Defende também que "este objetivo é perfeitamente compaginável com a implementação da futura União Bancária, cujos objetivos de longo prazo certamente contemplam permitir que o consumidor financeiro possa beneficiar de preços mais harmonizados e mais competitivos na provisão de produtos financeiros, desde que tal não impacte os níveis de concentração no mercado bancário europeu".
"A tendência de consolidação tem sido clara nos últimos anos. Paralelamente a este processo, observamos uma redução significativa do número de bancos universais e a uma transferência de alguns dos serviços bancários para entidades terceiras altamente especializadas, como é o caso dos serviços de pagamento, custódia de fundos de investimento ou crédito ao consumo", refere Paulo Costa Martins, sócio da Cuatrecasas, área de Bancário, Financeiro e Mercado de Capitais.
Desde a crise financeira que a construção do modelo de supervisão e regulação incentiva, segundo Gonçalo Quintino, "a criação de grandes instituições com escala para serem competitivas e rentáveis.
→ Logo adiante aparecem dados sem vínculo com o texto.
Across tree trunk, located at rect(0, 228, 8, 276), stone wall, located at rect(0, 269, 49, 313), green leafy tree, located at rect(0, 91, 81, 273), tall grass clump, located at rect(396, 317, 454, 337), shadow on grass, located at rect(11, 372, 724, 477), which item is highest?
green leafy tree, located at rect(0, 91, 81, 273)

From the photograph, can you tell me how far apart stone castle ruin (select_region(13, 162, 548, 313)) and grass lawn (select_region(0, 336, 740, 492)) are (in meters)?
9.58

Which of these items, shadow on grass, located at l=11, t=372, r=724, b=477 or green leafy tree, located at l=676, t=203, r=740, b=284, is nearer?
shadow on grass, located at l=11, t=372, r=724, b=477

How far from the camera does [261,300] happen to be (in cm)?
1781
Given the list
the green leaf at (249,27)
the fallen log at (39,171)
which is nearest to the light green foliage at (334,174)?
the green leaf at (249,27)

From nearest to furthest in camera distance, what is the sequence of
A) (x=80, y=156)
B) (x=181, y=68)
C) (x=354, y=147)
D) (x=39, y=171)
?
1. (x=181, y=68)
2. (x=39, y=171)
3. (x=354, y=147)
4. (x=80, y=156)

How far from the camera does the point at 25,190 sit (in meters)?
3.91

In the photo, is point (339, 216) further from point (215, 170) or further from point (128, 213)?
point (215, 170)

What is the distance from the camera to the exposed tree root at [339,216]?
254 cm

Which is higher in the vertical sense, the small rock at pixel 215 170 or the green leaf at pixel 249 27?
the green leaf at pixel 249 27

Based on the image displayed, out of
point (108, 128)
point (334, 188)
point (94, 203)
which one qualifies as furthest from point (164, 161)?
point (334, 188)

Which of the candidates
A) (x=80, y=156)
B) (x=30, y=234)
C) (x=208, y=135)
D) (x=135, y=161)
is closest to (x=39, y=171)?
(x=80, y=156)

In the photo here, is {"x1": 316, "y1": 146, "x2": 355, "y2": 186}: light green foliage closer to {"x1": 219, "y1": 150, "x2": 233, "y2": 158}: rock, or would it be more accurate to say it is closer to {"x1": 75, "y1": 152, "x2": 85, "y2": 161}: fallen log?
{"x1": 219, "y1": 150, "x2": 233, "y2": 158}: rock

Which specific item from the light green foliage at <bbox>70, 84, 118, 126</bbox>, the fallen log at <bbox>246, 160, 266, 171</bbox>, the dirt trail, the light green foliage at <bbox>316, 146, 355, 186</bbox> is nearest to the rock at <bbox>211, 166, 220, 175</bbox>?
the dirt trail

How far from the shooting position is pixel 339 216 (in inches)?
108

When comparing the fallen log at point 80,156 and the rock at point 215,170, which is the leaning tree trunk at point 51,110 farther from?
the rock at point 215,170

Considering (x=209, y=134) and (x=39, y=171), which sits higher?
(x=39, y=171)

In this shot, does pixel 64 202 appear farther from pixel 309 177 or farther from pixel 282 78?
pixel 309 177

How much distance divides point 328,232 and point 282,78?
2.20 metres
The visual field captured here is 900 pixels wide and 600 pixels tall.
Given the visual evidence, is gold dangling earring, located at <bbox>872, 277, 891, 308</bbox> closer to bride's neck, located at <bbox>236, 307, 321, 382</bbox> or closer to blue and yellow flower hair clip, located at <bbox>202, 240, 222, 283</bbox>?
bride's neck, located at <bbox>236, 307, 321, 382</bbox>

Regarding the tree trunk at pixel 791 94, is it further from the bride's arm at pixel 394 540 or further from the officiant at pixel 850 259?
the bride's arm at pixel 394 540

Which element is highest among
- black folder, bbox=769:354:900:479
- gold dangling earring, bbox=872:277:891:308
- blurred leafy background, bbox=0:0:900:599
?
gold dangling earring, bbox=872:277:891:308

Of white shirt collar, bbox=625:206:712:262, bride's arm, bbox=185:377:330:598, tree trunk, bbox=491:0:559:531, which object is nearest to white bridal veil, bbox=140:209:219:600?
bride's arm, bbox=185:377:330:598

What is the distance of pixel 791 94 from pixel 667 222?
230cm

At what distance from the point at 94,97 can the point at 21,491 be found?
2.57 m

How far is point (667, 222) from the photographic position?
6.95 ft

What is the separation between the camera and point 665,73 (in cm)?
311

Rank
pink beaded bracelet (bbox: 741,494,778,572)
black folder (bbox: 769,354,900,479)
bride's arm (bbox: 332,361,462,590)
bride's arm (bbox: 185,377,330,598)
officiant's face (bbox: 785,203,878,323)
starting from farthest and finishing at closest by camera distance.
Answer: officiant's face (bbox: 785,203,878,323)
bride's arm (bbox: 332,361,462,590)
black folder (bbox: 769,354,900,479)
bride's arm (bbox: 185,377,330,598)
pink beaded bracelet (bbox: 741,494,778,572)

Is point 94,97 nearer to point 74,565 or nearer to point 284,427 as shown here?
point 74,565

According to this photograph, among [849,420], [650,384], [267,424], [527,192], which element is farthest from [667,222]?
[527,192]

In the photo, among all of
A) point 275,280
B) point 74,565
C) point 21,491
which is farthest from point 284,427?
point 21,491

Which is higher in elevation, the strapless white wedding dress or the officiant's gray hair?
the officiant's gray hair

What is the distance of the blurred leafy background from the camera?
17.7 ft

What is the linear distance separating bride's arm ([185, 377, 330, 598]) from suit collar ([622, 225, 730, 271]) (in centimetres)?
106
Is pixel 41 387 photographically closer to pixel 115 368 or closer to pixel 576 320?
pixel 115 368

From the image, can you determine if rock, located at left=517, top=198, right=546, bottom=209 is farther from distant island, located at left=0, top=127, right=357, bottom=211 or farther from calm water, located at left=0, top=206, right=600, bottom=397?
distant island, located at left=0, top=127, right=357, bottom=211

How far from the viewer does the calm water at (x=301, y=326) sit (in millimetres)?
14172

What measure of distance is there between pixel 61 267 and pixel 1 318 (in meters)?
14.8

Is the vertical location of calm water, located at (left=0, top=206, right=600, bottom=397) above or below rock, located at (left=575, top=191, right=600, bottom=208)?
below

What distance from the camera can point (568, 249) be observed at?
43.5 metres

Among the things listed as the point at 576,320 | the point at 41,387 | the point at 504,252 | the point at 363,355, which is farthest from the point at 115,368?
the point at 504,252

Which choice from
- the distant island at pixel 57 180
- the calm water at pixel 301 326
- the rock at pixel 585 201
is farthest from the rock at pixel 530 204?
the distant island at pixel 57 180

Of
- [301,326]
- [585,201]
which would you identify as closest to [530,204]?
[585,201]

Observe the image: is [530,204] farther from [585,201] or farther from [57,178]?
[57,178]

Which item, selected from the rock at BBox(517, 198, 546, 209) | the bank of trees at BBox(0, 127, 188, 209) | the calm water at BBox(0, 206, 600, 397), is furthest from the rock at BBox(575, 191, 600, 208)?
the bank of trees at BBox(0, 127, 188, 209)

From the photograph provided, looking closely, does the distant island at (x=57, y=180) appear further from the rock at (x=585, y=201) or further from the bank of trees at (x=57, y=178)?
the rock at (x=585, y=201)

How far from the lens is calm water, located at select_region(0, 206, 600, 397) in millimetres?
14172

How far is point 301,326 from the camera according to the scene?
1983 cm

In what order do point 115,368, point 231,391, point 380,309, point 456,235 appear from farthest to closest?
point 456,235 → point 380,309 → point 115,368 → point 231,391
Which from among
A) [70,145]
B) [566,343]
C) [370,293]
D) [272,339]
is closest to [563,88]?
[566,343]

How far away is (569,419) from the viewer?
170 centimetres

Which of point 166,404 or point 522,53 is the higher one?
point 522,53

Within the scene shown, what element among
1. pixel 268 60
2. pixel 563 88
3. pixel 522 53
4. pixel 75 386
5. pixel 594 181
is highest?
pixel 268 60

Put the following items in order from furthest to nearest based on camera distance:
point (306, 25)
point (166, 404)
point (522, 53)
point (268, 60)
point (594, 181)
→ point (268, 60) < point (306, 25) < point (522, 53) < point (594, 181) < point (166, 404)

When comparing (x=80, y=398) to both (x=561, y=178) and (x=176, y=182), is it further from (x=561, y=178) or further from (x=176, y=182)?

Adicionalmente a harmonização e a liberalização do acesso aos mercados nacionais e o foco na defesa dos consumidores e investidores geram cada vez mais competição por parte de instituições estrangeiras e de concorrentes não tradicionais (vulgo fintechs), o que também incentiva a busca de escala. Não sendo um objetivo declarado, parece ser uma das estratégias de sobrevivência mais óbvias".